> **WHAT THE EXERCISE ASKS**:
Your task is to return the line containing "Please indicate which of" plus every line after it, exactly and with nothing added.

> **RECORDS SHOWN**:
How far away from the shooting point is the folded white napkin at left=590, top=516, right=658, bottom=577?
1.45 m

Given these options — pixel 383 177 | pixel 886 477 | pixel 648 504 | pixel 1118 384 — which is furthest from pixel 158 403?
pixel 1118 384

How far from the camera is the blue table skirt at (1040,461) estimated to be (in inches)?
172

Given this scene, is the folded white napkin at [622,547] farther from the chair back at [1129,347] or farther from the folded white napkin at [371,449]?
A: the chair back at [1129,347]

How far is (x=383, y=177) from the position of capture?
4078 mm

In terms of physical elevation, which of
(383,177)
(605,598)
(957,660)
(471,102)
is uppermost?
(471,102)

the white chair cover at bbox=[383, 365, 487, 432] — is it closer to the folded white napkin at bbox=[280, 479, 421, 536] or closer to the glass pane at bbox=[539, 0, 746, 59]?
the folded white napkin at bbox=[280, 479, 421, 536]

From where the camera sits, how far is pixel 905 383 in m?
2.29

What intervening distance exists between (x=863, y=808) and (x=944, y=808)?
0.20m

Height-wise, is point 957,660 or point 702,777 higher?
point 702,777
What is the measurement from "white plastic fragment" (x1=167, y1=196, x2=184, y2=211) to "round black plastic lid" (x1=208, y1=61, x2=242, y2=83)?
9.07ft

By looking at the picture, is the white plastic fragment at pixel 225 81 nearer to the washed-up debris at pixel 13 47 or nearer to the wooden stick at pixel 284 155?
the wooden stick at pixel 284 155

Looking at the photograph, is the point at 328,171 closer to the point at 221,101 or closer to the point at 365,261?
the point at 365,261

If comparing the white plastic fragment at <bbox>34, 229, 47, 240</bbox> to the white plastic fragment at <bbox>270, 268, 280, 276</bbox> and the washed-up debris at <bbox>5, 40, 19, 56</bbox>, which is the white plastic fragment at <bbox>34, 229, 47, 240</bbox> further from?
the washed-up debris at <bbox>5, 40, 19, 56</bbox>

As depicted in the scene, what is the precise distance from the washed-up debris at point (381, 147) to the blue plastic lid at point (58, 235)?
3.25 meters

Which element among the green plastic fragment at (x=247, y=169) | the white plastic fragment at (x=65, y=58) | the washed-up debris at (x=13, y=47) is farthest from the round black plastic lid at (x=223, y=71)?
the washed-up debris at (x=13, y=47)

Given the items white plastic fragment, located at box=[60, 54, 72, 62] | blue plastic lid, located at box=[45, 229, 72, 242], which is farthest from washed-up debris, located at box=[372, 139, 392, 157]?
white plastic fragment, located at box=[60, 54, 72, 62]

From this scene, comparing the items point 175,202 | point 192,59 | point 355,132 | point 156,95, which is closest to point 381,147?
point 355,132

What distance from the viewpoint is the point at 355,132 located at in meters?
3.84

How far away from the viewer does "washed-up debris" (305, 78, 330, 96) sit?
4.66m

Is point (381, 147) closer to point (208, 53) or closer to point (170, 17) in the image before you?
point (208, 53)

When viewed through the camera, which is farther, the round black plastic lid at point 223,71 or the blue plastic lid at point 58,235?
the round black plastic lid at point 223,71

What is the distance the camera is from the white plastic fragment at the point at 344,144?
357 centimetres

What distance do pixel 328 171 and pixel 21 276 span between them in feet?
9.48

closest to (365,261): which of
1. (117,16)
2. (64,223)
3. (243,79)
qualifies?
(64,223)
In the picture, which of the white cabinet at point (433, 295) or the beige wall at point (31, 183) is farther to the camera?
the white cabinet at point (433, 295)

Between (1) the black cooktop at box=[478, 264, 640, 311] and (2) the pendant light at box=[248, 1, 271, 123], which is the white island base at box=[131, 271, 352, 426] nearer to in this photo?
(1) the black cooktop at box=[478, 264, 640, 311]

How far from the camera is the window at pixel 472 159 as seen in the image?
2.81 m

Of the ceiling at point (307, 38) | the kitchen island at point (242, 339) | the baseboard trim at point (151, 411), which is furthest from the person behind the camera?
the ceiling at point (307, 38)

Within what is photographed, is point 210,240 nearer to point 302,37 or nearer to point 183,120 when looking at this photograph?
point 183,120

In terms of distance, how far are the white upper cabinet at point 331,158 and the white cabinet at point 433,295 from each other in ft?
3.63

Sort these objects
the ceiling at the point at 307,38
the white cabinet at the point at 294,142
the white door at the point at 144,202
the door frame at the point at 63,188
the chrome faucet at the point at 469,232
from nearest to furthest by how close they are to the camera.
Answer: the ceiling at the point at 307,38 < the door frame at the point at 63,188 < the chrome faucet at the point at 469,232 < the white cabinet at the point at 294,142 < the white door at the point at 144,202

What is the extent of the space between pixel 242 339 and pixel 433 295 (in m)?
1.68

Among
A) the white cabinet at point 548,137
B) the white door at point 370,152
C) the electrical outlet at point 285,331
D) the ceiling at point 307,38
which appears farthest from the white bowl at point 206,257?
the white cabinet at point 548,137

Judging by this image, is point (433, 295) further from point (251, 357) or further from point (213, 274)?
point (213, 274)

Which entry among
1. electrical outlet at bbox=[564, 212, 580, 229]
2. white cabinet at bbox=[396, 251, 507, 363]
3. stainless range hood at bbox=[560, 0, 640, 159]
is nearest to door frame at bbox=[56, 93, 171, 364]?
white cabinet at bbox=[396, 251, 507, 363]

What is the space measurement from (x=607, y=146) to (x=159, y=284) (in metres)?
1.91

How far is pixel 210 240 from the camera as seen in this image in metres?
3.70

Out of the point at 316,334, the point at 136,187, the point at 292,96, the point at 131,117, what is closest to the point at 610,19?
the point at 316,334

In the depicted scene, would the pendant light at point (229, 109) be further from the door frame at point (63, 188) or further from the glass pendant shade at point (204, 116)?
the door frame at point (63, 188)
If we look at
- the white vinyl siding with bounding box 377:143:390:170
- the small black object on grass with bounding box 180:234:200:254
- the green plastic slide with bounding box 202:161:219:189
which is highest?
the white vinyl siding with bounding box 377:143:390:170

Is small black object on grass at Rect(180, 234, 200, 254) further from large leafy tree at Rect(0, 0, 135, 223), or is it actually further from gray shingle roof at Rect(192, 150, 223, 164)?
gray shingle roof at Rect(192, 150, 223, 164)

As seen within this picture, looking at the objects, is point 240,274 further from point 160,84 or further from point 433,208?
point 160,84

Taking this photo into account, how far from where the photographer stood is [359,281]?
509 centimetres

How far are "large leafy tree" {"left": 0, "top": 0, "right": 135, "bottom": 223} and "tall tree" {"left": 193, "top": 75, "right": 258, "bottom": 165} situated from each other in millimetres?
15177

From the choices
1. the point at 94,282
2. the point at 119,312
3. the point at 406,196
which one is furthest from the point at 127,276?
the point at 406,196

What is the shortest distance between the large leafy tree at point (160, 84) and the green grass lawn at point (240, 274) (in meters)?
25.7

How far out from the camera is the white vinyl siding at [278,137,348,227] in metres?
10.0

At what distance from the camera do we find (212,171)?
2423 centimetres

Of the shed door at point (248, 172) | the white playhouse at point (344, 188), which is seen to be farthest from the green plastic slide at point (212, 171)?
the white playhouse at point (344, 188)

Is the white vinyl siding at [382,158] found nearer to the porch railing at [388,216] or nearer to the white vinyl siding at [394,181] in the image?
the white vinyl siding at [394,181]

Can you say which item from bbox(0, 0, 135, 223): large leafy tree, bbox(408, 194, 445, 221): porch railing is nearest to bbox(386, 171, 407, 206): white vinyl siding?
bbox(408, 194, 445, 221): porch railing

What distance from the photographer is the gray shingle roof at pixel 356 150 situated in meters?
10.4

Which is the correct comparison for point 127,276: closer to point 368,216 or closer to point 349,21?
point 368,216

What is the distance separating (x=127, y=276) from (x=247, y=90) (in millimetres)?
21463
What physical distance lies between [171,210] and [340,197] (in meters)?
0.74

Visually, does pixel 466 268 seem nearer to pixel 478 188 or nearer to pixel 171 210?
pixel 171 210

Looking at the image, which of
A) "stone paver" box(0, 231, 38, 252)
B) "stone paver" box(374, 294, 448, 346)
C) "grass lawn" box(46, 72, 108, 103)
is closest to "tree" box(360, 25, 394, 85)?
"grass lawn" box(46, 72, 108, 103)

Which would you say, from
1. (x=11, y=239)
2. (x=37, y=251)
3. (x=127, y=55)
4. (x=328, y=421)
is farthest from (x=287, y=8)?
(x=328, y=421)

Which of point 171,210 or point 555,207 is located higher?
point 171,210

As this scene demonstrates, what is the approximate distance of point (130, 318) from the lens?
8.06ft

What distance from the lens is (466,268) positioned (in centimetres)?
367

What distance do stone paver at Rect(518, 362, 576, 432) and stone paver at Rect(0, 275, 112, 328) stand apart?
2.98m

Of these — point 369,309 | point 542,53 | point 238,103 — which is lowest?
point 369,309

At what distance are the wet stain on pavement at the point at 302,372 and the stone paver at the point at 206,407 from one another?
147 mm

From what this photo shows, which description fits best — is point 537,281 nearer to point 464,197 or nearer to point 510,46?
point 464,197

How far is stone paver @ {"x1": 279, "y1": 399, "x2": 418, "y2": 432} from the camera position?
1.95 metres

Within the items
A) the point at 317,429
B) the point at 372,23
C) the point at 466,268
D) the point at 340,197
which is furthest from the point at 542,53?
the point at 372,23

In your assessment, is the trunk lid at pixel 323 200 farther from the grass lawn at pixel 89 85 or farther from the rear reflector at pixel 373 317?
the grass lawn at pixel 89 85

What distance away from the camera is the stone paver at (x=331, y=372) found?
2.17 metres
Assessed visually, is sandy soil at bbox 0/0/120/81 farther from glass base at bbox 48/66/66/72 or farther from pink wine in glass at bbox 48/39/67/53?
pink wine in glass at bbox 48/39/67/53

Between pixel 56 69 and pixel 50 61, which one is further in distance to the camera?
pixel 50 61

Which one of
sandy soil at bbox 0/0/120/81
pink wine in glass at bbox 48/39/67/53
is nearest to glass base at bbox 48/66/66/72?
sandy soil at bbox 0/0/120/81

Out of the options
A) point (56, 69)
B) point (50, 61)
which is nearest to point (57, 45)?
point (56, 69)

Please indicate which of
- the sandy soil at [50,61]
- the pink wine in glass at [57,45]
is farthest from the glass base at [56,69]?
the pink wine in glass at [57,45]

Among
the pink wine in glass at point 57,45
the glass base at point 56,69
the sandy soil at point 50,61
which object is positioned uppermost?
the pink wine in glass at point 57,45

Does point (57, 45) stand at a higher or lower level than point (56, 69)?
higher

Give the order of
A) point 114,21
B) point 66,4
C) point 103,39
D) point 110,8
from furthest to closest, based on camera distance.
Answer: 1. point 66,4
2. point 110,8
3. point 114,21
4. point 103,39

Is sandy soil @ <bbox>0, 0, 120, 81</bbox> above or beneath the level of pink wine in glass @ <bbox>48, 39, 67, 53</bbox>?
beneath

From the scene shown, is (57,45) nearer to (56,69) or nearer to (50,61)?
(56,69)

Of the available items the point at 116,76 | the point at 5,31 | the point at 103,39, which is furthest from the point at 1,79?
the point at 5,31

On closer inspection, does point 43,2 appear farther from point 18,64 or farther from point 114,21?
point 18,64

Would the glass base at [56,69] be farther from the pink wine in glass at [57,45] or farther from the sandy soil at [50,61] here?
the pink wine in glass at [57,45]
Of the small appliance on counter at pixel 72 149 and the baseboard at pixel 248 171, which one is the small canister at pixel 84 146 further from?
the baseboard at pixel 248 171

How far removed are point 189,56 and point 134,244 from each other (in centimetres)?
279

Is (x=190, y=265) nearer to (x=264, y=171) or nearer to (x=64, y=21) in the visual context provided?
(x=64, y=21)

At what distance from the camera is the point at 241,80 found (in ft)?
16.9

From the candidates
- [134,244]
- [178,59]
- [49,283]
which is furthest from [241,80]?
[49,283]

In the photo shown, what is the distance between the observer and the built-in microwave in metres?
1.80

> **FINISHED TASK**:
Please indicate which of
- the sandy soil at [50,61]
- the pink wine in glass at [57,45]
is farthest from the glass base at [56,69]?
the pink wine in glass at [57,45]

Among
the pink wine in glass at point 57,45
the glass base at point 56,69
the sandy soil at point 50,61
which object is positioned uppermost?
the pink wine in glass at point 57,45

Does point (57, 45) stand at a higher or lower level than point (56, 69)?
higher

Give the order of
A) point 114,21
B) point 66,4
C) point 103,39
D) point 110,8
from furthest to closest, based on camera distance.
Answer: 1. point 66,4
2. point 110,8
3. point 114,21
4. point 103,39

Is sandy soil @ <bbox>0, 0, 120, 81</bbox> above or beneath the level of pink wine in glass @ <bbox>48, 39, 67, 53</bbox>?
beneath

From the scene shown, is (57,45) nearer to (56,69) or nearer to (50,61)?
(56,69)

Of the available items the point at 116,76 | the point at 5,31 | the point at 103,39, which is furthest from the point at 1,79?
the point at 5,31

On closer inspection, does point 43,2 appear farther from point 18,64 or farther from point 114,21?
point 18,64

Would the glass base at [56,69] be farther from the pink wine in glass at [57,45] or farther from the sandy soil at [50,61] here?
the pink wine in glass at [57,45]
Of the small appliance on counter at pixel 72 149 and the baseboard at pixel 248 171, which one is the small canister at pixel 84 146 further from?
the baseboard at pixel 248 171

How far removed are point 189,56 and point 134,244 from each other (in centimetres)?
279

Is (x=190, y=265) nearer to (x=264, y=171) or nearer to (x=64, y=21) in the visual context provided?
(x=64, y=21)

At what distance from the camera is the point at 241,80 found (in ft)?
16.9

From the candidates
- [134,244]
- [178,59]
- [49,283]
which is furthest from [241,80]?
[49,283]

In the photo shown, what is the distance between the observer and the built-in microwave in metres?
1.80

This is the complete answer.